Monday 29 May 2017

Population growth across Northern Australia slows to a crawl

Dr Andrew Taylor

The White Paper on developing Northern Australia (‘Our North: Our Future’) emphasised the importance of population size for growth in the north. Indeed, the relatively small population in the north was suggested as the key impediment to growth (pg. 4). Targets to grow several cities to a million or more residents by the year 2060 and increase the overall population of the north four-fold (to 4-5 million) were proposed.

Unfortunately, these aspirations came at a time of peak population growth, particularly in the larger centres across the north. Data since then are a sanguine reminder that growth in northern and remote areas is volatile and subject to a multitude of factors (we invented the ‘8D’s of Remote Demography’ to help explain why this is the case).

The chart below shows a decade of estimated net additions to the population of Northern Australia  (as defined in the White Paper) and the annual growth rate (on the right-side Y-axis). In 2008 and 2009 around 25,000 net additions per year to the population occurred and growth was above 2.5% per annum. The decline in both since then is striking, with growth during 2016 close to zero (0.3%), and negative growth only being prevented by overseas migration. Improvements during 2012 and 2013 are interesting, and reflect increased net overseas migration to the region - and particularly for skilled migrants.

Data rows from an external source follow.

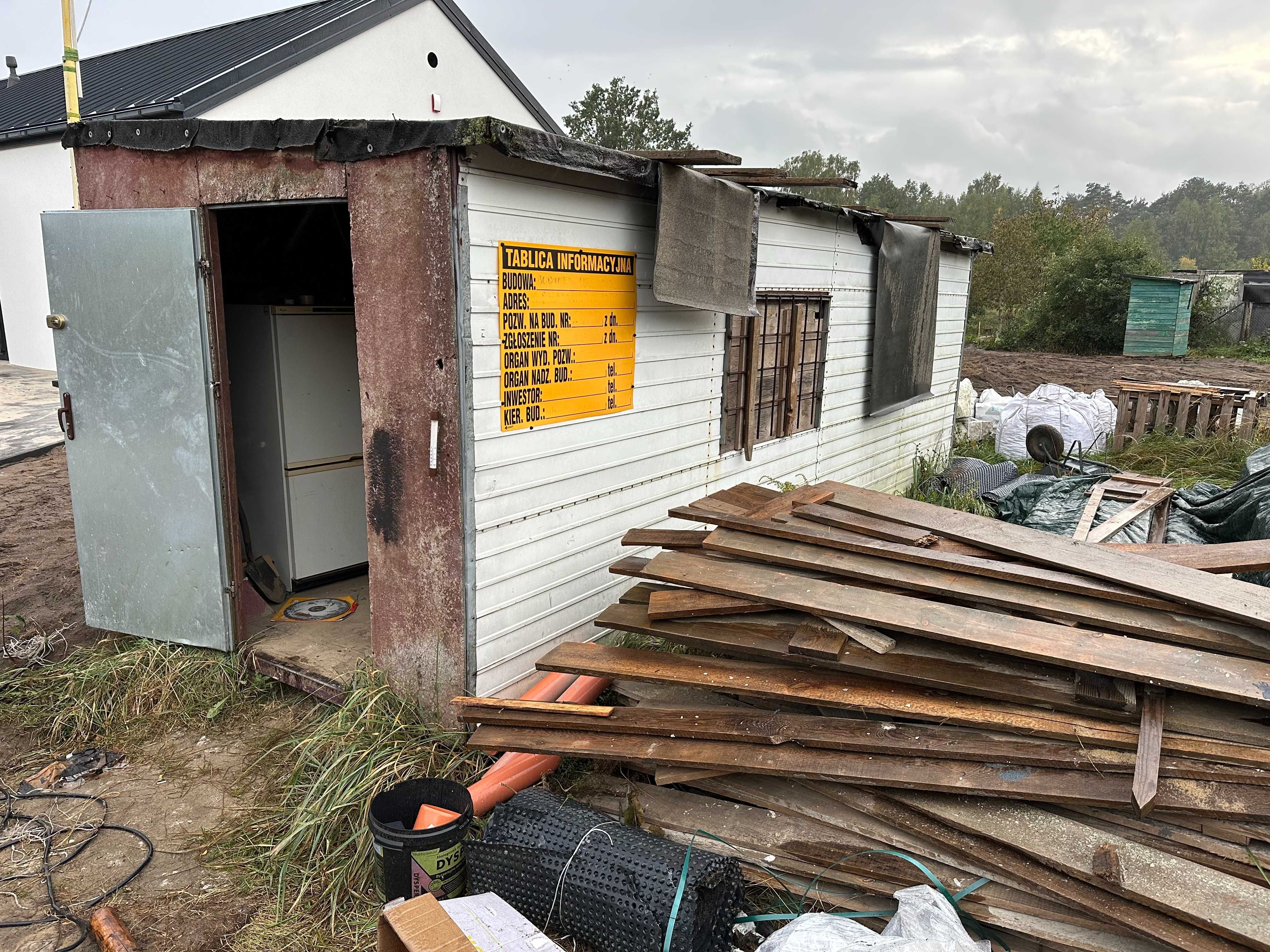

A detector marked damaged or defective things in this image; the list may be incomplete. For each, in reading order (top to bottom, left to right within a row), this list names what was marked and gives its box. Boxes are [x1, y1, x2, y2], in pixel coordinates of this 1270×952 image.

rusted metal panel [73, 148, 198, 209]
rusted metal panel [193, 149, 345, 206]
burn mark on concrete [368, 426, 401, 543]
rusted metal panel [348, 147, 467, 721]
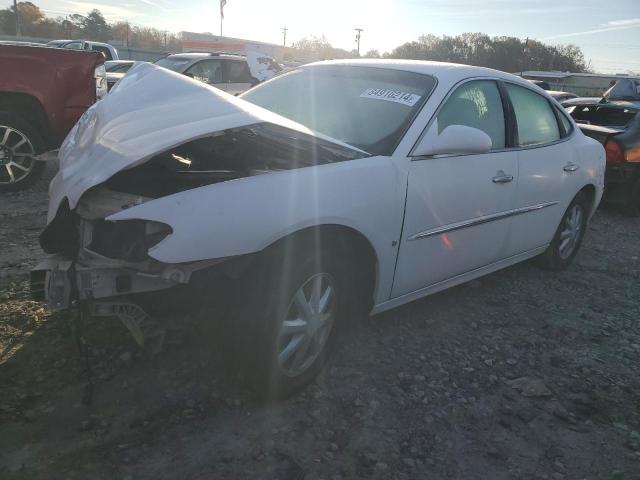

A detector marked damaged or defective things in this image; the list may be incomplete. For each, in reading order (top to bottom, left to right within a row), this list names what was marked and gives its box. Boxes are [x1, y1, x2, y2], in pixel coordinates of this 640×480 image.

crumpled hood [48, 61, 344, 220]
wrecked headlight assembly [88, 220, 172, 262]
damaged white sedan [33, 60, 604, 398]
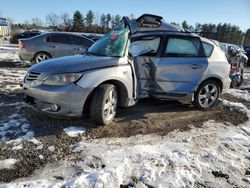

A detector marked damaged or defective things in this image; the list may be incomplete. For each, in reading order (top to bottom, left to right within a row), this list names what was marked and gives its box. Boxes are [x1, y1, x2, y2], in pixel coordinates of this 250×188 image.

shattered windshield [87, 20, 129, 57]
crumpled hood [27, 55, 119, 80]
damaged mazda 3 [21, 13, 230, 125]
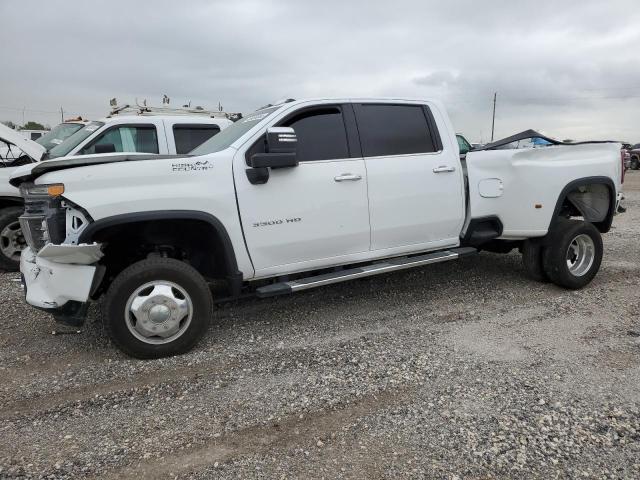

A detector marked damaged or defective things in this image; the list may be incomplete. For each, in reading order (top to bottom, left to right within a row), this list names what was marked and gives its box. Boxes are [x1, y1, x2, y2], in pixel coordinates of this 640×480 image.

damaged front end [18, 183, 102, 326]
damaged bumper [19, 246, 102, 324]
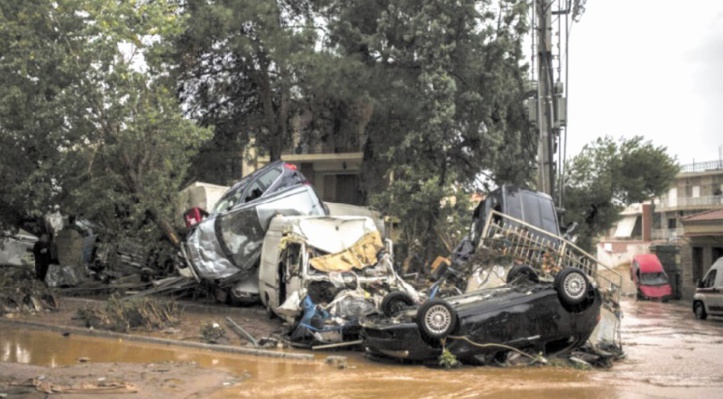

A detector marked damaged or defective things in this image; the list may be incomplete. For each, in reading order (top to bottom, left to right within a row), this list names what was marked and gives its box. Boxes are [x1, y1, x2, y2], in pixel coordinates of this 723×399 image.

Figure 1 - Net additions to the population (left Y-axis) and population growth rate (right Y-axis) for Northern Australia

Source: Author calculations from ABS: 3218.0  Regional Population Growth, Australia, 30 March 2017

So what might some of the causes be? My colleague Professor Dean Carson has put forward that, for the Northern Territory at least, we have become uncompetitive in the interstate migration market and may be experiencing a 'fail to arrive syndrome'. This is borne out at least in part in the data with a 25% decline in the net position for women (the combined net loss from those 'failing to arrive' and female residents departing the NT). In terms of sources for potential new residents, it used to be the case that one in ten people leaving South Australia came to the Territory. That is now at around one in seventeen. Coming north is a risk and we are a long way from family and friends, we are hot and we are more expensive to live in than many other regions. We also fail to 'keep our own' with residents tending to leave the whole region rather than migrating within it. Our research brief and working papers series discuss these and many other issues pertinent to Northern Australia, so take a look.

It will be fascinating to examine these issues in more detail once the 2016 Census data is available in October. In the meantime individual initiatives like big projects funded by the Northern Australia Infrastructure Facility, targeted local migration strategies and 're-branding' strategies to help address the 'fail to arrive syndrome' should help turn the curve around. Demographers like us can help by modelling population outcomes across different sets of initiatives and investments at localised and higher levels. In the north, localised initiatives may be especially important for their aggregated impact on population growth because technology changes and labour-sourcing practices by large (particularly multi-national) companies mean that big infrastructure projects (in general) no longer contribute significantly to local population growth in the north: just ask Darwin!

The views and opinions expressed in this article are those of the author and do not necessarily reflect those of colleagues, the Northern Institute or of Charles Darwin University.